Tuesday, November 11, 2014

I'm gonna relax like everybody should

One of the best things about growing up is learning who you are and becoming comfortable with that.  I can say without hesitation now that I am an introvert.  In high school/college, I always had these ideas that what the cool kids liked best was going out to these big parties where you have the opportunity to meet all of these new people.  I wasn't cool enough to get invited to anything like that anyway, but that was never something I enjoyed.  I hate small talk.  I am bad at it and just straight up don't enjoy it.  I would love to have a meaningful conversation to you but mindless banter straight up drains me.  Do I want to go to a large party where I don't know anyone?  Absolutely not; I'd rather stay in and do nothing.  Do I want to go to a large party where I know practically no one but I'm going with my girlfriend who is sensitive to this and sticks by me because she knows these types of things about me?  Sure, why not? This gives me the chance to get to know a few of the people she knows and likes.  Do I want to go to a small party with Lindsey and a few of these friends she has introduced me to? Definitely.  It is a little less fun though when the majority of those people are cheering for Ohio State and MSU craps the bed and now I'm getting trash talked by the host who is half my size.  I'm in an introvert but I still need to spend some time with other people.  I just want to do it a few people at a time and on my own terms.

Monday, November 3, 2014

What you want me to say?

A quick update on October.  There have been a lot of other possible posts brewing, but nothing substantial as of yet that I feel the need to get out.
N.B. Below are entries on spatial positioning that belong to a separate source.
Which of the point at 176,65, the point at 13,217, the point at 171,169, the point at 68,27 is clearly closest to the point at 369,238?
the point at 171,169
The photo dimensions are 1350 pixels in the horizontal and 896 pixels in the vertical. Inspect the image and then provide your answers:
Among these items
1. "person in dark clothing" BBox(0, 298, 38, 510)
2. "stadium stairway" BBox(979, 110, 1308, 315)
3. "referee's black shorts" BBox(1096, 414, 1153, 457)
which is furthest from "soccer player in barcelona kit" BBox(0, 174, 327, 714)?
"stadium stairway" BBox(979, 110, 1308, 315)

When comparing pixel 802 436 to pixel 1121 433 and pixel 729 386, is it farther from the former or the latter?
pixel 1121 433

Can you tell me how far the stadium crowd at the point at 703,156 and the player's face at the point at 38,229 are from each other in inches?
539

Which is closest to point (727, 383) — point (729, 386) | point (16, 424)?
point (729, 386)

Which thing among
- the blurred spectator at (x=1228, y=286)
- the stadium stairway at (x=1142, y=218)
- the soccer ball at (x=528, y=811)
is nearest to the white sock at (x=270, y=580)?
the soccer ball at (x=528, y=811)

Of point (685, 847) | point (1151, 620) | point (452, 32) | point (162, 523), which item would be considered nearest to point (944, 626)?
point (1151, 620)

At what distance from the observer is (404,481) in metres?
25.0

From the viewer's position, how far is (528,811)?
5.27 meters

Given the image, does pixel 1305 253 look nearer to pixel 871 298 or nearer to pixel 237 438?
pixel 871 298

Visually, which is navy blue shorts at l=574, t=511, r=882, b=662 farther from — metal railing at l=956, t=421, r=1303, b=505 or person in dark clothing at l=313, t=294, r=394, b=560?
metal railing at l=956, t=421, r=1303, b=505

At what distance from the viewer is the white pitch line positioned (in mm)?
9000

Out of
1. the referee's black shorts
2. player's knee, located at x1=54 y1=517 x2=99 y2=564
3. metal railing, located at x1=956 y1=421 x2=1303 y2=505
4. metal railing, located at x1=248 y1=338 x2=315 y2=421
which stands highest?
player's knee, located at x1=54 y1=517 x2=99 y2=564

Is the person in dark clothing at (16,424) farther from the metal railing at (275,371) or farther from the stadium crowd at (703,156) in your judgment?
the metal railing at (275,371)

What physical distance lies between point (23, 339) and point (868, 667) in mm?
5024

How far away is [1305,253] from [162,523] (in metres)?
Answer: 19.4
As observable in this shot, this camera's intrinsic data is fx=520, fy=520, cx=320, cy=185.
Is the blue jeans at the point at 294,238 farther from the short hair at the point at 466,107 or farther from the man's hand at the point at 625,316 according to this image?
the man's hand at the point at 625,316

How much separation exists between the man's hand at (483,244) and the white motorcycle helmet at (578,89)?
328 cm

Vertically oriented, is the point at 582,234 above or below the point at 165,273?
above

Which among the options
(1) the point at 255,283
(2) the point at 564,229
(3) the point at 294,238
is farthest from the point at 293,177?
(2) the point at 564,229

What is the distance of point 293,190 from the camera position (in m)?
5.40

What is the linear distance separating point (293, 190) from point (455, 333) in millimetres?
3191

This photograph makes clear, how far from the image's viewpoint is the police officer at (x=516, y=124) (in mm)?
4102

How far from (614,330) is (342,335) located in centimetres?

1) Work harder - Same story as before.  I've been in the gym every MWF morning no later than 6:30 so I'm looking a little bigger, but running has been terrible.  I put in less than 20 miles for all of October and this needs to get better and fast which will be an issue as it gets cold.  Work for AU has been fine and its gotten busy but not with anything out of the normal.

2) Play harder - In any of the usual ways, no.  In my newfangled socialite ways, sure.  This is what happens when you date an extrovert; you go to parties and its fun but its totally draining.  I did get out to Turkey Run with Lindsey and a few others though.

3) Travel more - Outside of that trip to Turkey Run, all I had was a quick trip up to Chicago to present a math talk at Trinity.  November will bring the trip home for Thanksgiving, but very likely nothing more.

4) Read more - I finished off Robert Ressler's Whoever Fights Monsters, Jeff Vandermeer's Annihilation and Gillian Flynn's Gone Girl.  They were definitely some interesting reads with some interesting characters.

5) Drink better beer - Finally, a goal I succeeded in for the month.  I finally ended that case of Red Rye IPA as well as going through a few Union Jack IPAs from Firestone Walker.  The much more interesting day though was the game day I had with Lindsey and her friends Tim and Zach who are both beer nerds.  I can't recall half of the stuff we drank (all singles), but the most enjoyable one for me was Funky Gold Mosaic.